The main outputs of the new procedure are pressure and temperatures profiles along the depth of wellbore.

Geothermal temperature versus depth.

Heat transfer through each facility of the well completion.

Heat transfer through layers around the wellbore.

Kinetic energy, potential energy.

Contribution of changing the kinetic energy and potential energy for building the temperature profile.

Contribution of changing the hydrostatic gradient, acceleration gradient, and frictional gradient for building the pressure profile.

*Comparing measured data with calculated data*This could be for one of several purposes, such as evaluating “match parameters” which are difficult or impossible to measure, pipe roughness, or determining if a well is behaving the way it is expected to (i.e. to detect faulty components).*Monitoring work*such as predicting bottomhole pressure from measured surface pressure and flow rate.*Conducting a design work*where it is required to calculate the pressure and temperature drop in the wellbore such as: to determine the best diameter of the tubing and injection flow rate.

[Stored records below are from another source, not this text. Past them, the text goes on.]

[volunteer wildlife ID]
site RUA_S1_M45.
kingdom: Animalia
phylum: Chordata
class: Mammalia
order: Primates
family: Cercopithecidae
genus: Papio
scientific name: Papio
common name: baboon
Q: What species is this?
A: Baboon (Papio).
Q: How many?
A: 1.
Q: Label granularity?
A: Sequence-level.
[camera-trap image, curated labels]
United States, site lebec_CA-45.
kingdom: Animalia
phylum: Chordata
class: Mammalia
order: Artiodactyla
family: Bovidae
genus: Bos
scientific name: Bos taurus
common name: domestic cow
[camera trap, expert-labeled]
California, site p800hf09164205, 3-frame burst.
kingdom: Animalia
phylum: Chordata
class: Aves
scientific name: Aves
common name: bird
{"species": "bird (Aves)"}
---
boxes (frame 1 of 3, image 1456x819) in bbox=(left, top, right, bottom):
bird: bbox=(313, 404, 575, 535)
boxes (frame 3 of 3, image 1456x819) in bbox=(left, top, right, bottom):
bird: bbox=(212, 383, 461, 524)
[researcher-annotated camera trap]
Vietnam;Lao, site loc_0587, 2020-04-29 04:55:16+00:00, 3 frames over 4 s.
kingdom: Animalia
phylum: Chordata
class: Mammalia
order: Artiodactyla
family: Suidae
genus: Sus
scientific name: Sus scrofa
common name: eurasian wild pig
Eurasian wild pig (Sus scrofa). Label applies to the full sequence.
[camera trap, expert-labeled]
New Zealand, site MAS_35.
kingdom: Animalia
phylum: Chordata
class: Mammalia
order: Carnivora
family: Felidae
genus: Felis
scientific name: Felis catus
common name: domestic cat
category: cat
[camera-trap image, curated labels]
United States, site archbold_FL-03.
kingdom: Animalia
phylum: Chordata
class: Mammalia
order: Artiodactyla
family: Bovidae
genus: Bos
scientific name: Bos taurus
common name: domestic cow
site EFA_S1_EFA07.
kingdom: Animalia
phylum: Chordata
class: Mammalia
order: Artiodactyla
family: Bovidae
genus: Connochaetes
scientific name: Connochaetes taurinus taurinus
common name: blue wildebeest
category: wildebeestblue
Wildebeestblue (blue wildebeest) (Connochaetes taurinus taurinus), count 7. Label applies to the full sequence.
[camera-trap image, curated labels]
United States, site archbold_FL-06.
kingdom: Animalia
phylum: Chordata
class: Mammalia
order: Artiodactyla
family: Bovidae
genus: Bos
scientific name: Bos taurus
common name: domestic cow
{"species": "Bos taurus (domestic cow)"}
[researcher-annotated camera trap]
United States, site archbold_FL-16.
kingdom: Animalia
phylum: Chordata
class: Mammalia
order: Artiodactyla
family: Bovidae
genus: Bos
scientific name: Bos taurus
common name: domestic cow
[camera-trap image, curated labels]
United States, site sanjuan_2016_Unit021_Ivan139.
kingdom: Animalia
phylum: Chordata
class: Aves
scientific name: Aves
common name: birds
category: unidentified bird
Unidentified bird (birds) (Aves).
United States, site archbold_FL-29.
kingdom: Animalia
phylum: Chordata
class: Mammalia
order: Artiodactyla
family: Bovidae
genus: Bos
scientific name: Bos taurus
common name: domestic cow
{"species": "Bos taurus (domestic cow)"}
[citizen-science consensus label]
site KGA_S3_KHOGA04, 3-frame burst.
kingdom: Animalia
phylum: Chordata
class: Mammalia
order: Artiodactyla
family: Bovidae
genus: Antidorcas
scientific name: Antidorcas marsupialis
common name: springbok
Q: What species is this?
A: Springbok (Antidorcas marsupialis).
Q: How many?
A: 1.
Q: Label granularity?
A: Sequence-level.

The coupled response from fluid movement in the wellbore to the reservoir is neglected that is the main limitation of the new workflow. This is important during early stage of production or injection as the fluid flows under unsteady conditions specially during well testing. To handle this issue, the new producer must be coupled to a reservoir simulator. Also it needs to add unsteady-state formulations to calculate the energy balance.

## Conclusions

The main output of this study is a non-isothermal wellbore simulator. This new simulator discretizes the wellbore to several segments and considers various thermodynamic properties and overall heat transfer coefficient for every segment. The ability of the new simulator to calculate its own overall heat transfer coefficient holds substantial benefit over commercial software packages. The validity of the new procedure and computer code has been examined in various scenarios against the results from the literatures and they agreed quite well with each other.